In the instant case, the facts are heatedly contested, with both sides supporting their contentions with affidavits and depositions. It could not be said "that there is no genuine issue as to any material fact," as required by the Civil Practice Act for summary judgment.
2. When the disputed facts are construed in the plaintiff's favor, one can find sufficient legal grounds for her major allegations. If, in fact, the plaintiff's consent to the performance of the tubal ligation was obtained as a *514 result of fraudulent misrepresentations, then a tort was indeed committed upon her. As a general rule, there is consent to a tortious act only "if that consent is free and not obtained by fraud ..." Code § 105-1803.
3. On the issue of negligent malpractice due to the defendants' failure to cut the right fallopian tube, one could not find for the defendants as a matter of law when the facts are construed in the plaintiff's favor. In contrast to Dickerson v. Hulsey, 138 Ga. App. 108, 109 (225 SE2d 464), where the defendant doctor received summary judgment when the plaintiff "failed to support her contention of negligence with any evidence, opinion or otherwise," the instant plaintiff did present expert medical evidence to support her allegations.

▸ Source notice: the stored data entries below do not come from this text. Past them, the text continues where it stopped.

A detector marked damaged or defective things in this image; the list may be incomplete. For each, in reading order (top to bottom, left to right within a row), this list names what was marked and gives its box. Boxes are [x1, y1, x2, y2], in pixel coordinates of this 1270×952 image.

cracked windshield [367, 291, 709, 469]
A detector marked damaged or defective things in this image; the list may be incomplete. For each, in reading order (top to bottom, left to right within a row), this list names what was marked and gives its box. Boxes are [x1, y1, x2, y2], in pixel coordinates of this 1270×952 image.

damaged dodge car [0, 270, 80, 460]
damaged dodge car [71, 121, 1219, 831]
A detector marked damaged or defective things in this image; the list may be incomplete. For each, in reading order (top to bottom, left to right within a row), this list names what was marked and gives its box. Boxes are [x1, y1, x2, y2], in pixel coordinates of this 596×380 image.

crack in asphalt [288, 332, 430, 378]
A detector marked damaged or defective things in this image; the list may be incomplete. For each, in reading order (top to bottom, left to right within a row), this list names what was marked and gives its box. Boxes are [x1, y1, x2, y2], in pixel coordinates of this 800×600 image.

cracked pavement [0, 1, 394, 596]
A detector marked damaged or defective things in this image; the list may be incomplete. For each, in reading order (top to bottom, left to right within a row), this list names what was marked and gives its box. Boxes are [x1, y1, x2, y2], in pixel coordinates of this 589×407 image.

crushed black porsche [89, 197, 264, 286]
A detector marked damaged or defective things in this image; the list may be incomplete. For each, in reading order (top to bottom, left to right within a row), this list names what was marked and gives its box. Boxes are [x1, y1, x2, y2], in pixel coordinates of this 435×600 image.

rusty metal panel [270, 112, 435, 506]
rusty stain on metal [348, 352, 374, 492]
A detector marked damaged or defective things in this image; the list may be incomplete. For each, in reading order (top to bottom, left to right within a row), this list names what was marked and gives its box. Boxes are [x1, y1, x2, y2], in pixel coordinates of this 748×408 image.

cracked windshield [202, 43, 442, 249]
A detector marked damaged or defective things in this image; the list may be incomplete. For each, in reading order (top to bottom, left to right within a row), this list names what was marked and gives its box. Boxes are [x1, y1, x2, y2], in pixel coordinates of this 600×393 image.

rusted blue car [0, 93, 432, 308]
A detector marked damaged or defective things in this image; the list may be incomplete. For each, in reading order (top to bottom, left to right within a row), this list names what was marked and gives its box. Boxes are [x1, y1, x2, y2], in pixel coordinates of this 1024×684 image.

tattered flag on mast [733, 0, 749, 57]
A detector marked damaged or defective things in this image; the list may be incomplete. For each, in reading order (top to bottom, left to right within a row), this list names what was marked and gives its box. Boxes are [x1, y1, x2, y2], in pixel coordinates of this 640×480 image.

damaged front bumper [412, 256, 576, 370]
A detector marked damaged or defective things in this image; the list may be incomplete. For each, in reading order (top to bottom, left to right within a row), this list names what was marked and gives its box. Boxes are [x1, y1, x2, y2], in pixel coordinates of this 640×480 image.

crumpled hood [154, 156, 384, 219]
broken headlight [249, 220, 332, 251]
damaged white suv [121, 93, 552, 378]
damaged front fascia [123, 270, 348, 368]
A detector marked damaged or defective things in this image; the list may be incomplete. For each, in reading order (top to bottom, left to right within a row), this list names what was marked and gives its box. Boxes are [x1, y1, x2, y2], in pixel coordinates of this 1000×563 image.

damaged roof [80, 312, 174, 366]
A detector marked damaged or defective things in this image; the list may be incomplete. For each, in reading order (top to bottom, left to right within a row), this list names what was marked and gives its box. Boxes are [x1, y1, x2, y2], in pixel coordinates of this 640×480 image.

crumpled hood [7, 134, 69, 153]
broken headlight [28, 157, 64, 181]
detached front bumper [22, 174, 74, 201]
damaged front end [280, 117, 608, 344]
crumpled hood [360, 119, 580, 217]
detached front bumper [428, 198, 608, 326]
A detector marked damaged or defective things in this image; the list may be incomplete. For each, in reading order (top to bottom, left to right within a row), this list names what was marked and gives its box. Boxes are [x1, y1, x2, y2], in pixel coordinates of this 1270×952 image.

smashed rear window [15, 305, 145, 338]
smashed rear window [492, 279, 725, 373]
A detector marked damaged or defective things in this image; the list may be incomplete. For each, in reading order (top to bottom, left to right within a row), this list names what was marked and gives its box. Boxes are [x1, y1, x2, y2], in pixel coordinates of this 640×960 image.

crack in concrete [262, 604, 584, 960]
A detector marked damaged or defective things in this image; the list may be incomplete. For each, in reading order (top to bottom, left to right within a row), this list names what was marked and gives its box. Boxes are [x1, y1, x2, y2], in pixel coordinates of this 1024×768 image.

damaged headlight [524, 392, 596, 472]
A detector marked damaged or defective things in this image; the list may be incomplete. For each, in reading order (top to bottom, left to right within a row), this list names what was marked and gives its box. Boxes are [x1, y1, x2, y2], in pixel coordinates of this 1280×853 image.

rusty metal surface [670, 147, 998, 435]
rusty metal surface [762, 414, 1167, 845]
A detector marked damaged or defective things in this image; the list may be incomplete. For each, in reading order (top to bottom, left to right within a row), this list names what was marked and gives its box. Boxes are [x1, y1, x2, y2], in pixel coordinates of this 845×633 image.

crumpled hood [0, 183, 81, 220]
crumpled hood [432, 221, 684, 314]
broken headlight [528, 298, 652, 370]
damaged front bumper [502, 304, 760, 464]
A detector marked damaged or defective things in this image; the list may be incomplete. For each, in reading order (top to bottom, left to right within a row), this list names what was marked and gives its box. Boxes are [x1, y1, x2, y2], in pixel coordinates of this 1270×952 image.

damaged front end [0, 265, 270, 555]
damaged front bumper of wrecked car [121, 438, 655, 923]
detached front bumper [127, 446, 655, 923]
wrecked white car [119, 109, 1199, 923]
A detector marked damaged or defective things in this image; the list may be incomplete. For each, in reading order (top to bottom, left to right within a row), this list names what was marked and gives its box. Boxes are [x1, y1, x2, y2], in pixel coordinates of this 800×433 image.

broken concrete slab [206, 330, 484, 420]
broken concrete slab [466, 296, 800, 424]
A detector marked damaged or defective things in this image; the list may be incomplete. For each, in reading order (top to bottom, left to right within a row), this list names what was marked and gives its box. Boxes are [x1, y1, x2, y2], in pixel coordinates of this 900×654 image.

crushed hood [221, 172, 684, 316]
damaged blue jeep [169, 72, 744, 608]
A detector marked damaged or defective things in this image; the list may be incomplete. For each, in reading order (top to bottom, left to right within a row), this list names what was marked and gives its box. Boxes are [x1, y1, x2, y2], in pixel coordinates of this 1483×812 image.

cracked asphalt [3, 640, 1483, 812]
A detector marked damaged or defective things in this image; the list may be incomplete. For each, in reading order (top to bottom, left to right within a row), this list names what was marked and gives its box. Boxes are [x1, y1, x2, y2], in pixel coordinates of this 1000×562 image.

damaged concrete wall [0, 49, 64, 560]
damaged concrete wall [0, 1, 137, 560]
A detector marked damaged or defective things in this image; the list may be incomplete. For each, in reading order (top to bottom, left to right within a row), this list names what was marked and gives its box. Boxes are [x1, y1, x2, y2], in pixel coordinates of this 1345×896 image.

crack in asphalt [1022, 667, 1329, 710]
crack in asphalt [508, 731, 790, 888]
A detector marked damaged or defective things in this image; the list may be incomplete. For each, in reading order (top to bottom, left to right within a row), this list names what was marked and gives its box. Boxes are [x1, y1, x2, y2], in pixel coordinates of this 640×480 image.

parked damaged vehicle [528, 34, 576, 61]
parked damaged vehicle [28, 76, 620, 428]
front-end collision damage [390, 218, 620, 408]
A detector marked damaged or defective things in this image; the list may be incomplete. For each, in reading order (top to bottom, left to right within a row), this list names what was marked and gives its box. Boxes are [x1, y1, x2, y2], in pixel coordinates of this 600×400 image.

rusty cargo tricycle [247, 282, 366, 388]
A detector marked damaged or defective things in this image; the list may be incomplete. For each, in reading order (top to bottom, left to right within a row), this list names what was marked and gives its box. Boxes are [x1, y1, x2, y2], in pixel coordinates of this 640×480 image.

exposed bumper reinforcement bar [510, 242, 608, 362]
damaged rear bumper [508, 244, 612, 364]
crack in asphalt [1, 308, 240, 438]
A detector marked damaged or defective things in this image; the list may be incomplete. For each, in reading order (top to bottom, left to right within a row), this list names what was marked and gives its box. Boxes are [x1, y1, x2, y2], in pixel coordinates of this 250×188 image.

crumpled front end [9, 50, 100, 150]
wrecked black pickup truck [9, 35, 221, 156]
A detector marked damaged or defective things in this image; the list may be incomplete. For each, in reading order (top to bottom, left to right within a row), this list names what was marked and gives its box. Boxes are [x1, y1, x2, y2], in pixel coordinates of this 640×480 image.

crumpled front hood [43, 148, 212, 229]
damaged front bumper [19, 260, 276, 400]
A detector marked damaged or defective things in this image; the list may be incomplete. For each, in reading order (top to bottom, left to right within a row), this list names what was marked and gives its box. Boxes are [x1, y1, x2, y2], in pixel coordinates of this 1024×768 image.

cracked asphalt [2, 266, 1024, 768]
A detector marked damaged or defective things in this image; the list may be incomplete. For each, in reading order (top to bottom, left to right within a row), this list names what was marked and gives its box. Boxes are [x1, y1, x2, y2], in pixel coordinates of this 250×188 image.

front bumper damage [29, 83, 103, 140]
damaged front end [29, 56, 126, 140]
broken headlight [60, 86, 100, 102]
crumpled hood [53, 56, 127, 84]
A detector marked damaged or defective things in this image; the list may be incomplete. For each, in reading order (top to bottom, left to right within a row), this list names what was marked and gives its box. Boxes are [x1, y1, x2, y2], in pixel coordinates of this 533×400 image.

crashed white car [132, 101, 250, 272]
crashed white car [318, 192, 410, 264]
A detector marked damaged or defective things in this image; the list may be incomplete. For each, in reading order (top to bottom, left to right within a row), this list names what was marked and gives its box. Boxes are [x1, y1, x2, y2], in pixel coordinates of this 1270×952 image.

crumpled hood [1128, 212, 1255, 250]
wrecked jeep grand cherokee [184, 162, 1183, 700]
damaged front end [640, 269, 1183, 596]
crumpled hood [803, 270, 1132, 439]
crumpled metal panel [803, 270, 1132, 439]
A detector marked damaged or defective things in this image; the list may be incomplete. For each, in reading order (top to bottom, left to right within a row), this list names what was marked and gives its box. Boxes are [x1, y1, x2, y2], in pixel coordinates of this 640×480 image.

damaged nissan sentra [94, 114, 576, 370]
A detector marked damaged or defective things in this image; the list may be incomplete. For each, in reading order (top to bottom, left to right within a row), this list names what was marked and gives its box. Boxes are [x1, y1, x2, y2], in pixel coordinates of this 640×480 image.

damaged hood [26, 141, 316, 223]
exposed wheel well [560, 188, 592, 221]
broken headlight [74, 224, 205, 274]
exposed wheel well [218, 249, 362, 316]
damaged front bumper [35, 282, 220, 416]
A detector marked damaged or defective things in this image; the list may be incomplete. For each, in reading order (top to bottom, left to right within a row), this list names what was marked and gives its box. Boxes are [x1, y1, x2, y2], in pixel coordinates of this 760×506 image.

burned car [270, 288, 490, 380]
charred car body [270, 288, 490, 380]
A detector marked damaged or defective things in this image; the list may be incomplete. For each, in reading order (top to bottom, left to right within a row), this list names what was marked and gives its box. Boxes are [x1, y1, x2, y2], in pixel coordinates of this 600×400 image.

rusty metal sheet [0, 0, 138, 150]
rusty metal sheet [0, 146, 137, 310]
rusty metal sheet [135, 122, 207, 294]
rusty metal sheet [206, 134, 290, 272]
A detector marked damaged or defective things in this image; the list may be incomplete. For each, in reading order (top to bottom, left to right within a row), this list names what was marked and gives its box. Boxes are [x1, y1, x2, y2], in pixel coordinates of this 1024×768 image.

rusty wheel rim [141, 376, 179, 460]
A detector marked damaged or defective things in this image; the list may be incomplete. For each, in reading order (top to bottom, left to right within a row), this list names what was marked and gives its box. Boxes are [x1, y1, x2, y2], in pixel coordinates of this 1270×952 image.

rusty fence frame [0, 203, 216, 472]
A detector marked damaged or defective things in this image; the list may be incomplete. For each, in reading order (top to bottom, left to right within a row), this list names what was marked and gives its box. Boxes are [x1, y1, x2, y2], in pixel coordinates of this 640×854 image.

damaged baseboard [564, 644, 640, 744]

Dr. Herbert Olnick testified at a deposition as to the result of a hysterosalpinogram, a radiologic examination of the plaintiff's fallopian tubes. It was the doctor's opinion that the right tube looked normal and probably had never been cut. Although his testimony was somewhat equivocal, it did establish a foundation upon which a jury could have concluded that the right tube was never ligated.
4. Finally, the plaintiff's challenge on grounds of abandonment was sufficient to withstand summary judgment. Construing the facts most favorably in the plaintiff's favor, her evidence shows that during the critical first trimester of her pregnancy, the defendants first denied that she was pregnant, then delayed the decision on whether or not they would abort her pregnancy, and finally refused to perform the abortion, without making any effort to help the plaintiff to secure other medical assistance. By the time that the plaintiff was able to consult another physician concerning an abortion, she was too far advanced to terminate the pregnancy by simple procedures and declined to be subjected to a more serious second trimester abortion.
Abandonment of a patient is a tortious act. Kenney v. Piedmont Hospital, 136 Ga. App. 660 (222 SE2d 162). "Before a physician can abandon or withdraw from a case without liability therefor, he must either give reasonable notice or provide a competent physician in his place ... ``A physician who leaves a patient at a critical stage of the disease, without reason, or sufficient notice to enable the *515 party to procure another medical attendant, is guilty of a culpable dereliction of duty.'" Norton v. Hamilton, 92 Ga. App. 727, 731 (89 SE2d 809).
Inasmuch as reversal is directed on the grounds set forth above, it is not necessary to pass upon the plaintiff's other allegations of error.
Judgment reversed. Bell, C. J., and Clark, J., concur.